Eliminate a few variables. Clean tank with clean fresh water and a
perfectly still surface. Clean glass and any darned kind of light you
want to put over the tank.
Light that strikes the surface at right angles continues downward in a
straight line. Light hitting the surface at any other angle is bent down
partially toward the normal incident rays, At the critical angle, light
inside the tank is propagating at roughly a 45 degree angle from the
surface. Those rays were nearly parallel to the surface before entering
the water and being bent downward. It turns out that this is just the
right angle for those extreme rays to also be 100% reflected by total
internal reflection from the glass-air interface.
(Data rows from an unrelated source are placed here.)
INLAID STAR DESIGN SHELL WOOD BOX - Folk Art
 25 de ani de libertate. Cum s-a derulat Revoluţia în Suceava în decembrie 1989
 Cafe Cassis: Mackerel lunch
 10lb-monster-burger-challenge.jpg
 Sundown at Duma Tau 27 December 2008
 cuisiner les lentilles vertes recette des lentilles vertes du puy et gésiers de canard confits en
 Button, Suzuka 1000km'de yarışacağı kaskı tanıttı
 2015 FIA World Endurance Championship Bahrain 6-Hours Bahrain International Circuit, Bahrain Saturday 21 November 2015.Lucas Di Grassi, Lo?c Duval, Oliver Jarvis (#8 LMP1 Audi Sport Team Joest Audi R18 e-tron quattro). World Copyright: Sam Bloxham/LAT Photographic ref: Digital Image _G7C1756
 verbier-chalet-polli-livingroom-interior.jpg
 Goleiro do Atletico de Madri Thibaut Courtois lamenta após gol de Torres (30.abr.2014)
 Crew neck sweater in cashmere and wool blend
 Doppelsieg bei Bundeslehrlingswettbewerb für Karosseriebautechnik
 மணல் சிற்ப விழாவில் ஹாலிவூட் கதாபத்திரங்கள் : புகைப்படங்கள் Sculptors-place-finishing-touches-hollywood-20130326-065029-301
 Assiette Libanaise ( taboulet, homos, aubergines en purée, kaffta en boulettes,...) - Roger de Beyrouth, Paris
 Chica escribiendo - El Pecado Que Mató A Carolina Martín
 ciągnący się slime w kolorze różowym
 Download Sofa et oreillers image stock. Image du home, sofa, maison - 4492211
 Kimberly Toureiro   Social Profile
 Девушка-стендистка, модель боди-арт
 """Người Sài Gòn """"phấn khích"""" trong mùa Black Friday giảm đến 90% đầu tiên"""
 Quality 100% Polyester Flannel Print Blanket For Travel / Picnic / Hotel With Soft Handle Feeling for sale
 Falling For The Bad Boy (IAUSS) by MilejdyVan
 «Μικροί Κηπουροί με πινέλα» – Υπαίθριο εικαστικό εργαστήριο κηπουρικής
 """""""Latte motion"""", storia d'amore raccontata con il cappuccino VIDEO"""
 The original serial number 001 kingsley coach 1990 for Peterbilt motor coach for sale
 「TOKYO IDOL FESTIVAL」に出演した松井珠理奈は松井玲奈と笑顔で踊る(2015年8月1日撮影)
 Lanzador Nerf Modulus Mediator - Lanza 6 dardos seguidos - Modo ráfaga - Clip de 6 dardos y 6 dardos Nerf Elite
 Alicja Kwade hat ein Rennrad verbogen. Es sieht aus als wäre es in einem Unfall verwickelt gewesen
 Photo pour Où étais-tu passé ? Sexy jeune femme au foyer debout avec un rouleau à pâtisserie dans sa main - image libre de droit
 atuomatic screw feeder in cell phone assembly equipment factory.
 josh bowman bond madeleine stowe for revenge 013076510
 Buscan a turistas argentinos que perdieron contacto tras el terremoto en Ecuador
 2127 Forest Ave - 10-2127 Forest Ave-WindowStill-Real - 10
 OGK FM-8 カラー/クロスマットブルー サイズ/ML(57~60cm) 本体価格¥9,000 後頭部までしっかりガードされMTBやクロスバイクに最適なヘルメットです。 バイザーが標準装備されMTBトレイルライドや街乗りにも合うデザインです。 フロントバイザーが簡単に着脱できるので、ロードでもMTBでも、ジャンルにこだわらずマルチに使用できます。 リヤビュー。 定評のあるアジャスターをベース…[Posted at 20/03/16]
The only way much light can escape the tank, that has gotten into the
water is if the surface is disturbed. Ever notice the bright shimmers
near the base of an active tank? Those flickering bands on the table are
the only possible way you can see the lamp over the tank, while looking
through the glass.
Get down beside your tank and try to look up and see your lamps through
the glass tank sides. Notice that it cannot be done if the surface is
really still.
1/R^2 has nothing to do with this situation. It only applies to a point
source in free space. The water surface properties alter the light from
any source to make the light that gets into the water experience TIR all
the way to the bottom.
Light leaves the tank by scattering from structures, plants, substrate,
dirt, fish, etc. Until it is scattered thus, it will propagate down
through the tank with only the normal absorption loss of water. Since
this is higher in red than blue, normal photometers may give wacko
results. You must specify the spectral content and allow for simple
water absorption before doing the measurement. That is still only about
5% per meter, in the red, as I recall. [That's why reef colors at 15-20
meters deep are so blue-green.] Water absorption is virtually
insignificant in any tank shallow enough to do maintenance on it in
street clothes.
Shading and reflecting light out off objects in the tank are the
significant factors in light being lower at depth than near the surface.